Die Michelauer waren neugierig, voller Vorurteile gegen die schmutzigen Menschen auf der anderen Seite des Maschendraht-Zauns, der mit NATO-Draht verstärkt war. Die Kreisverwaltung hatte sich bei der Errichtung der Grenze gegenüber der Landesregierung durchgesetzt. Die „akute Gefährdungslage in Michelau“ und das „erhöhte Sicherheitsbedürfnis“ der 343 Einwohner mache es „unabdingbar“, dass die Grenze „unüberwindbar ausgestaltet“ würde. NATO-Draht, so hatte der Kreisleiter argumentiert, sei „gefährlicher als Stacheldraht, da die rasiermesserähnlichen Schneiden stärkere Verletzungen verursachen als normale Stacheldrahtdornen“. Die Opposition hatte gegen die Äußerungen des Kreisleiters erfolgreich protestiert: Er musste keine Woche danach zurücktreten. Die Grenze wurde dennoch mit NATO-Draht gesichert.
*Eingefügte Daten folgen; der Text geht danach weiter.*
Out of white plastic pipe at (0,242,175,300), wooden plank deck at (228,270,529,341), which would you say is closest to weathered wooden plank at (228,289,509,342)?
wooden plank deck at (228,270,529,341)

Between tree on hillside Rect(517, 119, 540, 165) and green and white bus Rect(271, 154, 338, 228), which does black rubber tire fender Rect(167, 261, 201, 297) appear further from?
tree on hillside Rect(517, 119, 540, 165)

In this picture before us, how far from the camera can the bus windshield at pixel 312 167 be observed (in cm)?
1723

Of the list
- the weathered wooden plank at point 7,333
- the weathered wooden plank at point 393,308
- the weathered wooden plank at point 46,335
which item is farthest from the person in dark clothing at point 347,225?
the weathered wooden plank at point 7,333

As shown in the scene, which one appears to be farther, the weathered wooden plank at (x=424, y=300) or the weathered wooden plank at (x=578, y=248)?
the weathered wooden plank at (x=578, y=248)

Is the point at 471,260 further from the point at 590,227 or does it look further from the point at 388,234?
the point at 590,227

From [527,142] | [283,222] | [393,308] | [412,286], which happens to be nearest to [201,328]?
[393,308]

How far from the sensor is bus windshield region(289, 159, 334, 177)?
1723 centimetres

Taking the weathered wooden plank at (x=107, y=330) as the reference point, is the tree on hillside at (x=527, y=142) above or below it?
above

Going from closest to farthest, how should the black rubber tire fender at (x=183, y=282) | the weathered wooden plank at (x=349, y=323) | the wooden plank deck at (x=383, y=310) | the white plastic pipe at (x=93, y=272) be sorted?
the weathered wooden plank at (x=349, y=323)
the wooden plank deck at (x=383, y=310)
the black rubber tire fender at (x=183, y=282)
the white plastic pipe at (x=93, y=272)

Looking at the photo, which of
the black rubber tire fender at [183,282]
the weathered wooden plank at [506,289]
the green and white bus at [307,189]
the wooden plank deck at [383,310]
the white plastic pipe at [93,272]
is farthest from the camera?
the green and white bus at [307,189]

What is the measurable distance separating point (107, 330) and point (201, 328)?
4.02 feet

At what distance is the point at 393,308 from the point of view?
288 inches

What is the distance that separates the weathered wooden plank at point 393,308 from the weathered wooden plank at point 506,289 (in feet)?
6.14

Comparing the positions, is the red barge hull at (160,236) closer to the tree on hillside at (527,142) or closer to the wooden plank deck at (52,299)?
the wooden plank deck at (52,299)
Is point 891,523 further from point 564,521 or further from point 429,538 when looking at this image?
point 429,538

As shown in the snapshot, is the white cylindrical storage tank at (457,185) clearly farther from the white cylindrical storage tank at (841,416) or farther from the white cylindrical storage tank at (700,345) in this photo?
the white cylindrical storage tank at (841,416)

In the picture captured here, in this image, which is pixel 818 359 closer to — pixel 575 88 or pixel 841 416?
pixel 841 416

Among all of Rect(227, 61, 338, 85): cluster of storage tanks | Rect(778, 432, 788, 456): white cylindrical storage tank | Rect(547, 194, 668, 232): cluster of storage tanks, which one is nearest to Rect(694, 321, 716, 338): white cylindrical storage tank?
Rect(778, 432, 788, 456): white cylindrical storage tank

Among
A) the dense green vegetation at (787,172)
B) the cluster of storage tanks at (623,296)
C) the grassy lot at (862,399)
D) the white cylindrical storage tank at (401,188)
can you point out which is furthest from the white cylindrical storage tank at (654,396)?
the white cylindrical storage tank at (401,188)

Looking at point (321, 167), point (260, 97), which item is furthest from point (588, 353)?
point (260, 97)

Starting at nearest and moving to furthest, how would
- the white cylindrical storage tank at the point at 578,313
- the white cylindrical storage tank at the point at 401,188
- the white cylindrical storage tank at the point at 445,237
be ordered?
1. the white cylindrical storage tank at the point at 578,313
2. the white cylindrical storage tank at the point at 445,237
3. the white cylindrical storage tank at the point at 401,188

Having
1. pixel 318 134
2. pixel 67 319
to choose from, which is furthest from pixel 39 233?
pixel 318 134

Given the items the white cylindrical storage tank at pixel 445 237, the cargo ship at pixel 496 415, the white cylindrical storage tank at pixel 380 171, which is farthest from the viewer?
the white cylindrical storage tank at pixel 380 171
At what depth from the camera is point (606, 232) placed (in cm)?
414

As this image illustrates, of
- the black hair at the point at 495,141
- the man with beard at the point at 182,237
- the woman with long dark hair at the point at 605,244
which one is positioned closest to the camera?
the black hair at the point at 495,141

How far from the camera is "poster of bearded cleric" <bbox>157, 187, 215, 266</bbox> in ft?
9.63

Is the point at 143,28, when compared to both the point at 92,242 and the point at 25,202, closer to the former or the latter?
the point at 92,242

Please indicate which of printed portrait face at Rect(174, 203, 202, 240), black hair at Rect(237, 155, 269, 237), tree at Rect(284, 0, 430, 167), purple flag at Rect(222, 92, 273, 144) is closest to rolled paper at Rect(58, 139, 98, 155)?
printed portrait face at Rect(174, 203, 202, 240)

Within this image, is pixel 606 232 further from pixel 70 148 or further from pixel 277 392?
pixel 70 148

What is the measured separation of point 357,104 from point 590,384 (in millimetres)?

Seit das Lager eingerichtet worden war und täglich mehr Menschen aus den Kriegsgebieten eintrafen, waren Michelauer Hundebesitzer nur scheinbar ohne Interesse mit ihren Hunden in Richtung der Grenze geschlendert. Trafen sich zwei Michelauer am asphaltierten Feldweg, den in Friedenszeiten die Mountainbikefahrer mit Karacho hinuntergejagt waren, blieben sie wie zufällig stehen. Sie unterhielten sich, vorgeblich ins Gespräch versunken und schielten doch mit großer Neugier in Richtung Grenze. Maja fand es spaßig, die Schwätzchen haltenden zu beobachten. Die drehten sich umeinander wie auf einem Karussell – im  Bemühen, die Grenze und das Camp beser in Augenschein zu nehmen als der andere. Die braven Bürger wollten sich wohl selbst vergewissern, dass die Fremden da drüben, auf der anderen Seite genau die Menschenfresser waren, die sie in ihrer Angst aus den Flüchtlingen machten.

Die geschlossene Grenze war der Garant dafür, dass die Selbstvergewisserung gut funktionierte. Herr und Hund kehrten nach dem Abendspaziergang in eines der Fachwerkhäuschen zurück – oder in eines der Häuser im Neubaugebiet. Die Fremden, die blieben in sicherer Entfernung hinter dem NATO-Draht.

Oft standen Kinder mit schmutzigen Kleidern und vor Dreck strotzenden Haaren am Zaun, die Finger in die Maschen gekrallt, vorsichtig den scharfen Klingen des NATO-Drahts ausweichend. Sie blickten neugierig hinüber, in das Land, das ihren vom Krieg traumatisierten Eltern wie das Paradies vorkam. Majas Mutter kramte mehrmals täglich ein verblichenes, abgegriffenes Autogramm von Andrea Mörtel aus ihrem Kleid und schaute es an.